It strikes me – a reasonably average listener without any practical expertise but a desire to learn more about the history of classical music, its developments and transformations – that the ethos of Radio 3, with its mission to offer serious enjoyment, to enlighten and educate, has been increasingly ignored over the past decade. Of course Radio 3 has had to change and be different to attract new, young audiences. But the station would better cater to the intelligent young by becoming more controversial and provocative, more iconoclastic and witty, less conventional. Instead, too often, its tone, beyond the sound of Nightwaves, is of relentless, feel-good jollity – as if it were serving up health food and miracle, weight-reducing programmes, not music.
The station used to be based upon a compelling format of single, discrete programmes. First and foremost there was the attraction of live concerts of orchestral, chamber or solo music from far and wide. Others were recorded in studios, some with audiences, some not. The BBC's regional orchestras, as well as the symphony orchestra took pride of place. There was a characteristic sense that each programme was animated by an idea, a theme, an intention. These days Radio 3 sometimes sounds as if intent on transforming itself into a superior version of Classic FM. The wretchedly low-brow three hours' a night of listeners' requests during The Genius of Mozart festival sounds for the first time as if the station were seriously dress-rehearsing to slip down-market. I do not deny there are programmes new and old of obvious quality and value: The Early Music Show, CD Review with its Building a Library and New Releases, Music Matters, Words and Music, the Thursday afternoon opera, Composer of the Week and the word-bound nightly Essay all strike bright, fascinating notes.
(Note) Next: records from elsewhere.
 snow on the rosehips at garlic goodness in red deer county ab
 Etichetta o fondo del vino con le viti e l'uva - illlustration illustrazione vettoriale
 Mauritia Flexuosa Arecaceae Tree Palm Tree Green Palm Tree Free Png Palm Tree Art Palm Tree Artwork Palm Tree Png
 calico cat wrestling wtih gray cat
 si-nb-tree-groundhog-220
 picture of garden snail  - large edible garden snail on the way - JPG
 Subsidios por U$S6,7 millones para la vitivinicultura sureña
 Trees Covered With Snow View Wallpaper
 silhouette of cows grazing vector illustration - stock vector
There are, though, not that many actual programmes left. The excitement of the live concert is mainly over. The evening concert will usually be one recorded last week, last month, last year and the five-hour Through the Night sequence seems to specialise in music recorded years ago by far-away esoteric orchestras. More damagingly, Radio 3 has surrendered to lazy programming. It is primarily arranged as long sequences or strands, hours of aimless, inconsequential playing of discs or records, not infrequently mere extracts, with old recordings from concerts all round the world. An average Radio 3 day begins with three hours of Breakfast discs from 7am to 10am, followed by two more hours of discs – the prime difference being that this sequence is named the Classical Collection. The hour-long relief of a chamber concert is followed by three more hours of discs and recordings, inventively entitled Afternoon on 3.
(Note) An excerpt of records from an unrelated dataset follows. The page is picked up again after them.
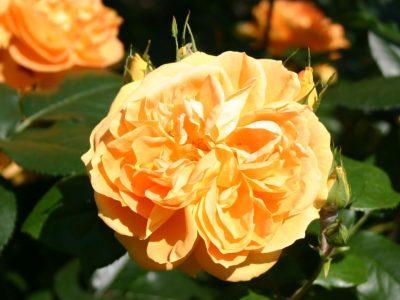 Bernstein Rose 1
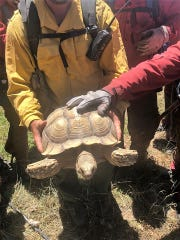 An inmate fire crew from the New Mexico State Forestry division found a pet tortoise who was unharmed at the site of the Arroyo Fire about five miles east of Bloomfield on July 2, 2019.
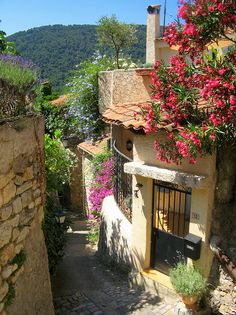 Narrow street in French village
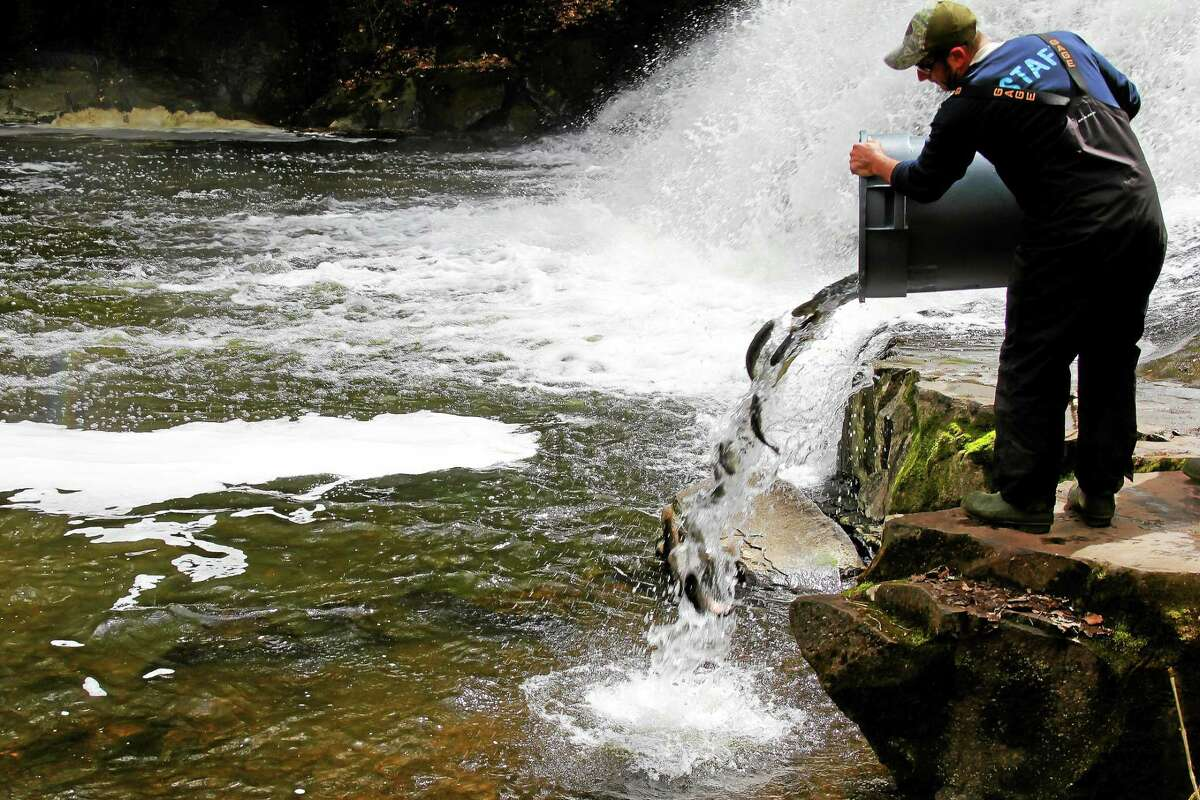 Mancini stocks the Coginchaug River with trout on Friday at Wadsworth Falls State Park in Middlefield.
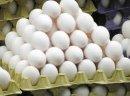Ukraina. Jaja kurze dietyczne od 1,7zl opakowanie 10szt. Swieze najwyzszej klasy od kur karmionych pasza wlasnej produkcji z chowu sciolkowego, klatkowego, wolnego wybiegu. Biale i brazowe rozmiarow S,M,L,XL o wadze 35~75 gram, przepiorcze 12g hodowli ek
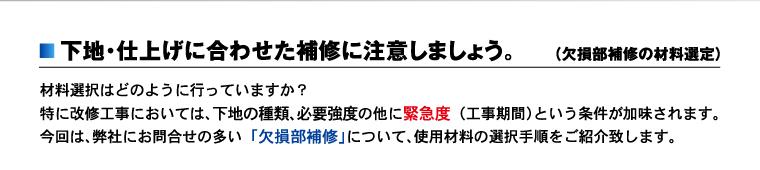 nk_topi_hoshu2.jpg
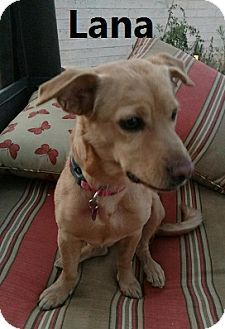 Chandler Az Corgi Dachshund Mix Meet Lana A Dog For Adoption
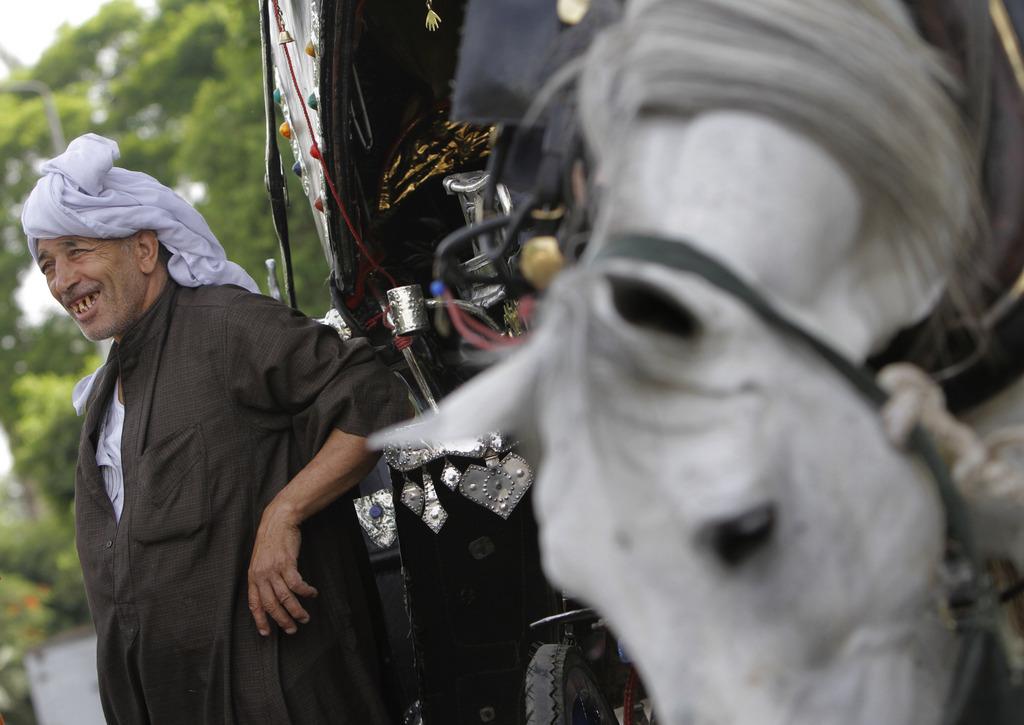 Ägyptischer Kutscher und Pferd, Kairo  (AP Photo/Amr Nabil)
It is true that lip service is paid to the idea that these latter sequences enjoy a unifying theme. "My theme this week is dance music" or "the Berlin Philharmonic" the presenter will say – but little is said, explained or argued to dispel the impression that the "theme" is an excuse to play a miscellany of music. In Afternoon on 3 recently, the so-called theme, described as "the influence Mahler had on some of his contemporaries and the repertoire he conducted while in New York" had little to say for itself. But then Radio 3's announcers, presumably because of some governing edict, have largely dispensed with the business of talking about the music we are about to hear. The announcer is allowed to talk to a soloist or conductor. It is as if the station has become frightened of boring us by being serious about music.